Automatic time-based Subject-line declassification for -private
I was at a small party drinking perhaps too much port and I proposed
in jest a scheme which now, even though I'm sober, seems like it
might actually be a good idea:
Suppose we instituted a rule that every posting to debian-private had
to have, in its Subject line, exactly one subject like tag like:
[d-private-never]
[d-private-YYYY]
Some robot would file messages tagged [d-private-YYYY] in an inbox for
YYYY. On the 1st of February YYYY, the inbox would automatically be
made public. (Messages tagged YYYY would be rejected after the 1st of
January YYYY.)
Consequences:
* Anyone who posts a message on -private knows when it will be
published.
* If you want to say something more private than the thread you are
responding to, you have to make a deliberate action to adjust the
year in the Subject line. But you can still do that.
* If you want to say something _less_ private then can do so by
editing the Subject line appropriately. You are then expected to
appropriately remove or redact what you are responding to (including
quoted text and the bulk of the Subject). When you do this you can
still address the same audience as the rest of the thread.
* There would have to be some guidelines on what kind of redactions
are expected, since such redaction would become more routine.
* We might expect these `declassification dumps' to generate the same
kind of historical interest (but of course on a smaller scale) as
time-based government records declassification.
I would like also to suggest the following additional rules:
* Someone who feels that a message has been inadequate redacted in a
reduced-YYYY followup can complain to listmaster. If listmaster
agree then the errant wording needs to be fixed up in the archive
file. In the worst case there is a month to do this.
* Message-IDs of messages posted to debian-private are not
confidential. The upside is that someone replying
less-confidentially does not need try to stop their MUA from
including an accurate References header.
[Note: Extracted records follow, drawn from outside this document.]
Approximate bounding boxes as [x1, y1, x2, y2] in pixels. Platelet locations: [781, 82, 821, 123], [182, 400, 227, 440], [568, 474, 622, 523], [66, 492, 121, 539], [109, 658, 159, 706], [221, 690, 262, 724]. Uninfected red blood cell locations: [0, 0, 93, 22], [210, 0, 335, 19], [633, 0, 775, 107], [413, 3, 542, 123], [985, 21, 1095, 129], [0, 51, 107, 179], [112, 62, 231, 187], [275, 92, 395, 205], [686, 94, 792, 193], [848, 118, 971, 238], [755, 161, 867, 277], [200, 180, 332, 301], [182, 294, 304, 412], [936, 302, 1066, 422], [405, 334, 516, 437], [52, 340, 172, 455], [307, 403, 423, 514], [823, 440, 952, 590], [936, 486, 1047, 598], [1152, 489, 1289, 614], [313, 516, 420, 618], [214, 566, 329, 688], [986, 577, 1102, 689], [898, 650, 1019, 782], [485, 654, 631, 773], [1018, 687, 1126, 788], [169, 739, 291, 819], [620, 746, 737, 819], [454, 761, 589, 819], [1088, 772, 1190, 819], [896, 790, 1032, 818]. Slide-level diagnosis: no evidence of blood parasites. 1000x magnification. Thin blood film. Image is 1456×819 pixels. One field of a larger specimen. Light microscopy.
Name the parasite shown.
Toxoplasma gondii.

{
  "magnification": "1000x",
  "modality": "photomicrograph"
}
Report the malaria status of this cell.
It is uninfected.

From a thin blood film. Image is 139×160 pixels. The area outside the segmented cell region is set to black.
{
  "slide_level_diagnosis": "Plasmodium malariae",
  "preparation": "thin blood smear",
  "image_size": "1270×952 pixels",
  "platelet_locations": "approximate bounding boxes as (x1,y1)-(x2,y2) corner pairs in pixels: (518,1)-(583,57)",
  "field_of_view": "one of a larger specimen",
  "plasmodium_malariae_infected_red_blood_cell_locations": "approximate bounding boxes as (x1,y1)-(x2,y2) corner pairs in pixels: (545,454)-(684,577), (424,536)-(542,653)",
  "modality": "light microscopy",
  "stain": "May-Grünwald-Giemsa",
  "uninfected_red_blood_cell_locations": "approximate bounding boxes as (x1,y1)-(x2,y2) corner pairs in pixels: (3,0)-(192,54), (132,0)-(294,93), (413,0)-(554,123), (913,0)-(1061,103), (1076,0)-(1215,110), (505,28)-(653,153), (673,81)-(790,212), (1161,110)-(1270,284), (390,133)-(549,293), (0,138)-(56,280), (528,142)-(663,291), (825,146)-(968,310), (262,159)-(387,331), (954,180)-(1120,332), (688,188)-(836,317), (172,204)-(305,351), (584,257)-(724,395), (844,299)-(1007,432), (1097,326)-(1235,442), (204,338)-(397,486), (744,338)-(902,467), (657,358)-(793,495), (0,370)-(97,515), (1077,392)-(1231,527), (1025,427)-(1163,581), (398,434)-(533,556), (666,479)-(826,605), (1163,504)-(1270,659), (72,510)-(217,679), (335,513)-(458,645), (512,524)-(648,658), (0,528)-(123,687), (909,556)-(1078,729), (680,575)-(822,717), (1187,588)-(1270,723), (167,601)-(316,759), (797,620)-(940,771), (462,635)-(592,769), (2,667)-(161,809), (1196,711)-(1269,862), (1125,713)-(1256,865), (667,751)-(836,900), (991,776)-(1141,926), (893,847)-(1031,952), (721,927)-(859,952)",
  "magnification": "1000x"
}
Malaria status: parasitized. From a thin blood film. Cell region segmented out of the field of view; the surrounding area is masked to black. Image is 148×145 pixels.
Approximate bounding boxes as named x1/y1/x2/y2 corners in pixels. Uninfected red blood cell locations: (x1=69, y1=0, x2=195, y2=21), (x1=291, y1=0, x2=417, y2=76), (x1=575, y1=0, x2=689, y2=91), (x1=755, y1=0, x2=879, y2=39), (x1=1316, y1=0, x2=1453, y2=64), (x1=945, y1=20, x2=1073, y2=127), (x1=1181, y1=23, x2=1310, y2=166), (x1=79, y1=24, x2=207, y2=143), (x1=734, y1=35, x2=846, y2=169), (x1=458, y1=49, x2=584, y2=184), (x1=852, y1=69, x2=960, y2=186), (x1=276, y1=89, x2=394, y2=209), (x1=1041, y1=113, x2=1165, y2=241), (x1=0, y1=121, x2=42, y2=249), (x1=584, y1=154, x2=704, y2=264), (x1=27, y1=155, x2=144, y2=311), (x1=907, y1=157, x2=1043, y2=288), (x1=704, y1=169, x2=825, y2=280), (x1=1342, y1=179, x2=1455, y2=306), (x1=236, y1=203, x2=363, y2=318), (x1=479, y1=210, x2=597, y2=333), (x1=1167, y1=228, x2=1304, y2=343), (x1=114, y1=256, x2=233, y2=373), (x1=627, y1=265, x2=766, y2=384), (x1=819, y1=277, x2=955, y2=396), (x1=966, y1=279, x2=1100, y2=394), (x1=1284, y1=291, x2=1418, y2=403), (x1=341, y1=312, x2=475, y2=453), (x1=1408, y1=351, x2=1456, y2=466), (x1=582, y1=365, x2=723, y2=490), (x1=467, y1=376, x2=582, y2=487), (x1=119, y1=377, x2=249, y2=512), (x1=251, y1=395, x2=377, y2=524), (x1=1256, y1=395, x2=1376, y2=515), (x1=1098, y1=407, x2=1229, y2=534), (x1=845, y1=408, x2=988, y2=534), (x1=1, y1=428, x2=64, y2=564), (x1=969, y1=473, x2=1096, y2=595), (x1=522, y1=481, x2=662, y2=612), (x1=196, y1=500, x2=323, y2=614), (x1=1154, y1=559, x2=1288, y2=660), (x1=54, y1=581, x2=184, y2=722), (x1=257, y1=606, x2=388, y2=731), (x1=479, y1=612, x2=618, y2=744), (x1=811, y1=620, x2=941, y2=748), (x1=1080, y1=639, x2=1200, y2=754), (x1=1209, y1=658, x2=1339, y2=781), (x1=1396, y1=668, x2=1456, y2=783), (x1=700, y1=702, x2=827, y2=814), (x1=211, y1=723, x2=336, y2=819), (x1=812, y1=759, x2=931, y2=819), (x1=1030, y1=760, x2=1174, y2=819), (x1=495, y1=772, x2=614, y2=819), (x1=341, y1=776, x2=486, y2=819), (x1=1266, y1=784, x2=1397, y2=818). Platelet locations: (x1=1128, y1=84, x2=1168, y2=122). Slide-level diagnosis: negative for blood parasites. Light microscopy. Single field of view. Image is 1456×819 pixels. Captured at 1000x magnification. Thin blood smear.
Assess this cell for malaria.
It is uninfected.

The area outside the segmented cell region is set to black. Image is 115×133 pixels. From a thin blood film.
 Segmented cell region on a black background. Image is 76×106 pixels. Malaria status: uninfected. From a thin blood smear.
The downside is that the
mere fact that someone posted to a thread on -private, and perhaps
the number of messages they posted, can no longer be (reliably) kept
secret.
Opinions ?
Would anyone here use anything other than [d-private-never] ?
Ian.
--
Ian Jackson <ijackson@chiark.greenend.org.uk> These opinions are my own.
If I emailed you from an address @fyvzl.net or @evade.org.uk, that is
a private address which bypasses my fierce spamfilter.